We care a lot about design here at Quartz, and as a digital-only publication, we especially appreciate good web design.
Daniel Lee, Quartz’s lead product designer, and Ritchie King, a reporter who designs data visualizations and infographics, together came up with a selection of their favorite examples of web design over the past year.
The key to the incredible design of Victory Journal—a sports publication that focuses on stories about athletes instead of tracking the outcomes of games—is great photography and illustrations. Its editors published a long feature about former MLB pitcher Orlando Hernandez’s escape from Cuba, with stunning drawings and some lovely scrolling features. Here’s a shot of that story:
Snowbird, a world-class ski resort in Utah, redesigned its website this year, and it looks fantastic. The most prominent and most delightful feature (on desktop) is the weather report in the upper right-hand corner. When you hover over it, a full summary of which lifts and ski trails are open, in addition to an extended weather forecast, folds out to the left like a pamphlet.
It’s the type of feature that could easily be clunky or annoying, but it’s so fast and sleek that it works beautifully. The site also looks great on mobile.
Dangers of Fracking
Bringing awareness to the dangers of fracking through web design probably sounds like it would make for a pretty dull site. But this explainer tells the story of how fracking works through a beautiful, continually moving illustration, peppered with key facts. The continuity is extremely engaging. It’s another example of how HTML5 is changing the way we think about how a website should look and function.
This is the most beautiful weather site out there. Simultaneously simple and feature rich, forecast.io wins major points for prominently displaying the most relevant information when it comes to weather—what the current temperature is, and whether or not it is going to rain or snow in the near future. It also shows storm systems in motion at different resolutions: global, regional, and local. The best part of the design is the graphical display of temperature highs and lows throughout the week. It shows you with a quick glance when it is going to be cold or warm and how much the temperature is going to vary throughout a given day.

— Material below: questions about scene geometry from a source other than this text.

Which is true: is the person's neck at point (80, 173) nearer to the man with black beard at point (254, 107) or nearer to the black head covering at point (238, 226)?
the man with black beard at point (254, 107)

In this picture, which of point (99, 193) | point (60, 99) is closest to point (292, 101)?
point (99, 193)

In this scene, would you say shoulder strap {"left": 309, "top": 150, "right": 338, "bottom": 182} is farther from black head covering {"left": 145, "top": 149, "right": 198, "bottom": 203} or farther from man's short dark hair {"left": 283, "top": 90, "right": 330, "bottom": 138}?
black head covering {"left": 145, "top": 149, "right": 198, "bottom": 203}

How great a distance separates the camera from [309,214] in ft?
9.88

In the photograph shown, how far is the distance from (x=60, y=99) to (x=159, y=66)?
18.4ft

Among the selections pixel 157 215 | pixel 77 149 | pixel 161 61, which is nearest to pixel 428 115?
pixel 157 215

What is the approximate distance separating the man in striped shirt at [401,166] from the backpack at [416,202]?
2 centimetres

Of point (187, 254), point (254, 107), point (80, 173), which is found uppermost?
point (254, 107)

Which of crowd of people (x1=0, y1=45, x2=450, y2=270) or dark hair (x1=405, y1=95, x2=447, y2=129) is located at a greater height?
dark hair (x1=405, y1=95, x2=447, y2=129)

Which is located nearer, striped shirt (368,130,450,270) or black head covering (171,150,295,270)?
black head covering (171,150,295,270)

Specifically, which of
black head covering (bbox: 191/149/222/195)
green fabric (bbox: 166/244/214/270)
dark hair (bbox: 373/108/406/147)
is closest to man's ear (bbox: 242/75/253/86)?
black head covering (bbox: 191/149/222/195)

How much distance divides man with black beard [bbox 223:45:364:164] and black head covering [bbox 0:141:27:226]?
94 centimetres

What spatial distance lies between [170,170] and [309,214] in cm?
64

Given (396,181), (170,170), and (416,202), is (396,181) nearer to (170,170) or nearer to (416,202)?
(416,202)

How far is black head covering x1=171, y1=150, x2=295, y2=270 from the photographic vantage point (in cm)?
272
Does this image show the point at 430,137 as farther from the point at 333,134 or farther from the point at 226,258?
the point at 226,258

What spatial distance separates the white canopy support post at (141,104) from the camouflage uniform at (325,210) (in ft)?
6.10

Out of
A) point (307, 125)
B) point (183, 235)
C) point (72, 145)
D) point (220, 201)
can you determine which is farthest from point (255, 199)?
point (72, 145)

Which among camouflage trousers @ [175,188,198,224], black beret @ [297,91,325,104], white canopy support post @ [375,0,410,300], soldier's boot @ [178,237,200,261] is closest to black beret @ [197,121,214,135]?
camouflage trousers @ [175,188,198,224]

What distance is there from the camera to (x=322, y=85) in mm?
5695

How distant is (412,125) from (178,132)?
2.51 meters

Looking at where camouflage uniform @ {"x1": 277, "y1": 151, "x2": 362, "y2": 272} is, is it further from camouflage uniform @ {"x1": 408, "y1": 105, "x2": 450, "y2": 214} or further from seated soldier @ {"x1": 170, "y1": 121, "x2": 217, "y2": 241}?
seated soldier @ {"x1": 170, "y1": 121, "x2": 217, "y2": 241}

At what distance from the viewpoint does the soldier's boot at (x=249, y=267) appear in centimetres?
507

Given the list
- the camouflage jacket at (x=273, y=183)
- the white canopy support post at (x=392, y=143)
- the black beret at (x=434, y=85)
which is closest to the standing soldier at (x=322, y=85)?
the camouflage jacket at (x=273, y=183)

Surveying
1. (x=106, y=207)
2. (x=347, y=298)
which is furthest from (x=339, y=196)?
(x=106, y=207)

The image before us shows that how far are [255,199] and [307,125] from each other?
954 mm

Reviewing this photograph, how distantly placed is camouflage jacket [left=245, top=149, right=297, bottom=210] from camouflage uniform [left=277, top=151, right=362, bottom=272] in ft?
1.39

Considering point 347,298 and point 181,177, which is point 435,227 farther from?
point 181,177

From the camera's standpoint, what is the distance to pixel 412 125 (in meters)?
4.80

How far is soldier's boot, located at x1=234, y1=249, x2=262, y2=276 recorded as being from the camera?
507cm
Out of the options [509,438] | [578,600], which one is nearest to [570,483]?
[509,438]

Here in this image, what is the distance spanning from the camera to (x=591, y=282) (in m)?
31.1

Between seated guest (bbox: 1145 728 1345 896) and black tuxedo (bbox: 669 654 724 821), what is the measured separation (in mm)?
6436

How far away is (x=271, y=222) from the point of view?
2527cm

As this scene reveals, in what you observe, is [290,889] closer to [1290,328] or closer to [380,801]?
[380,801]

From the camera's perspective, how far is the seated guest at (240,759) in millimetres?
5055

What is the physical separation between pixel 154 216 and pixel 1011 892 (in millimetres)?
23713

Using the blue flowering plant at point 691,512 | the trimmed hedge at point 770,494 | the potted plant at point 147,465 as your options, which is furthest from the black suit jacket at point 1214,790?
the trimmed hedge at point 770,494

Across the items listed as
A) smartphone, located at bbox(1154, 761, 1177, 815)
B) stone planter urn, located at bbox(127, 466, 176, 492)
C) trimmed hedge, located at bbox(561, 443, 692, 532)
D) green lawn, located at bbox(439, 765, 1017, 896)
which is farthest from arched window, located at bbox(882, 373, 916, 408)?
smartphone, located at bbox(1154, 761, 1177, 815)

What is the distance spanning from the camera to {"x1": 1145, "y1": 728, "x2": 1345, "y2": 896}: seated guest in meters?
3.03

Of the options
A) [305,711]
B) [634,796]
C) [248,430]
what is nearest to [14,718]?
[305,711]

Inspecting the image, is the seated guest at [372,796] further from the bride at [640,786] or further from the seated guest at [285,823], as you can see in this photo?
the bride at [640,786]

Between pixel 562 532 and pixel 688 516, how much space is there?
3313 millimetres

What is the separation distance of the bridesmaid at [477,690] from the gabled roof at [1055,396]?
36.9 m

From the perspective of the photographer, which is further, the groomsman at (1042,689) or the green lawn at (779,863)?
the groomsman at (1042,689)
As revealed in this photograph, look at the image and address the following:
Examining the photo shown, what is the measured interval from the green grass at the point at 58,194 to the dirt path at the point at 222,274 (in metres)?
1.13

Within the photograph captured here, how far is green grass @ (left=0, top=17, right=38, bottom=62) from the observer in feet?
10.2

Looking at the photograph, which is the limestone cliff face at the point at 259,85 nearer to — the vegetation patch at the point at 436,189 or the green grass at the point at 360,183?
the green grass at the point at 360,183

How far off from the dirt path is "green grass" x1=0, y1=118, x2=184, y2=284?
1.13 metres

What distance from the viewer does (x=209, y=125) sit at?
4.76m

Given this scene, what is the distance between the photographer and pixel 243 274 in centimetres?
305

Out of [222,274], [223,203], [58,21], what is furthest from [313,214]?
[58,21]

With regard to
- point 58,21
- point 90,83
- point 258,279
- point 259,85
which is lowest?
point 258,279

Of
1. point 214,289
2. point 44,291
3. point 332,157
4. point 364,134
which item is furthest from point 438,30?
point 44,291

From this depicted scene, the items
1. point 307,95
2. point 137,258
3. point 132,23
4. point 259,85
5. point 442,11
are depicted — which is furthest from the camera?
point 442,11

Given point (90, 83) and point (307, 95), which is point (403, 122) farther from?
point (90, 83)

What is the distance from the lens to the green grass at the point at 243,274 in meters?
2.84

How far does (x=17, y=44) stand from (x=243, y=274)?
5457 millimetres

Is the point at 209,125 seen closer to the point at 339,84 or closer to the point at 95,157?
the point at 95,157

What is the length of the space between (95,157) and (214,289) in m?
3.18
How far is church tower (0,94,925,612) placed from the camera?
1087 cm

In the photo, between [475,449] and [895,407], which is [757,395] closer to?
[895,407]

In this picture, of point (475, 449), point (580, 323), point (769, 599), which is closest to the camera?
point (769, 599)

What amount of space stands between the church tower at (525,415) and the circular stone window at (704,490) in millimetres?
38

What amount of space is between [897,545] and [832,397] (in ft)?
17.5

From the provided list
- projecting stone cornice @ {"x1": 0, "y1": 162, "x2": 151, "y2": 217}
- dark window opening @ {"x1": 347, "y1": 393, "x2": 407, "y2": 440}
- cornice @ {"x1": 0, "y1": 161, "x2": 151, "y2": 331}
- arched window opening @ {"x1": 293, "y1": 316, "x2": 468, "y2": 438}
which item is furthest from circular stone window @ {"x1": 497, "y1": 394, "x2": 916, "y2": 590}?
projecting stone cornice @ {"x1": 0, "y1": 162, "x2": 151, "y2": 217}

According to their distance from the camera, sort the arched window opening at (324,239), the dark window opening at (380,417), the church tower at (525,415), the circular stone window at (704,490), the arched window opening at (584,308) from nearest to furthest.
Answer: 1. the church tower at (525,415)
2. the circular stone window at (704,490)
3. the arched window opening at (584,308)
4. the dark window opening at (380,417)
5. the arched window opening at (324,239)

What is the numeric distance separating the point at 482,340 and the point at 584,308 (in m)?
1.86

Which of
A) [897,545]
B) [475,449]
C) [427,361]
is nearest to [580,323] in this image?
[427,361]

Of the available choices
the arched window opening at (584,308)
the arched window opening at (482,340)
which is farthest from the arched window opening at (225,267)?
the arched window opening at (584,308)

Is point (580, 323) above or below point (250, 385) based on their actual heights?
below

Designers’ Friend is the company of a UK web developer named Andy Mathieson, who teams up with designers to build websites for other companies. The site’s homepage is awesomely meta—it looks like the very HTML documents that underlie every web page on the internet. But it isn’t just static code. You can expand different sections to see Andy’s portfolio, and an introduction to the site. You can even change the text on the page if you want to. It’s incredibly playful and extremely distinctive. And all of that from somebody who claims a “3 year old with an eight-pack of crayola can produce better designs than me.” Oh, and there are hidden jokes, too, like this one, at the end of the paragraph:
Font Shop recently released Font Walk, a fun site for designers to view samples of Font Shop’s custom typography in a new and creative way. As user scroll down the site, they see an amazing showcase of fonts transforming in interesting ways, or being displayed in the midst of a game. The best part is finding yourself racing down a highway as a timer and accelerometer (shown in a Font Shop font, of course) records how fast you can finish.
If you’ve never been to this site, just click on the link. It’s a whirlwind tour of the 1990s—AIM chat buddy icons, Microsoft Paint, the LimeWire logo, and Nacho Cheese Doritos—taken on a gif-fueled Willy Wonka boat ride through an acid trip tunnel. Click to change the combination of gifs. Click in rapid succession to put burn holes in your brain.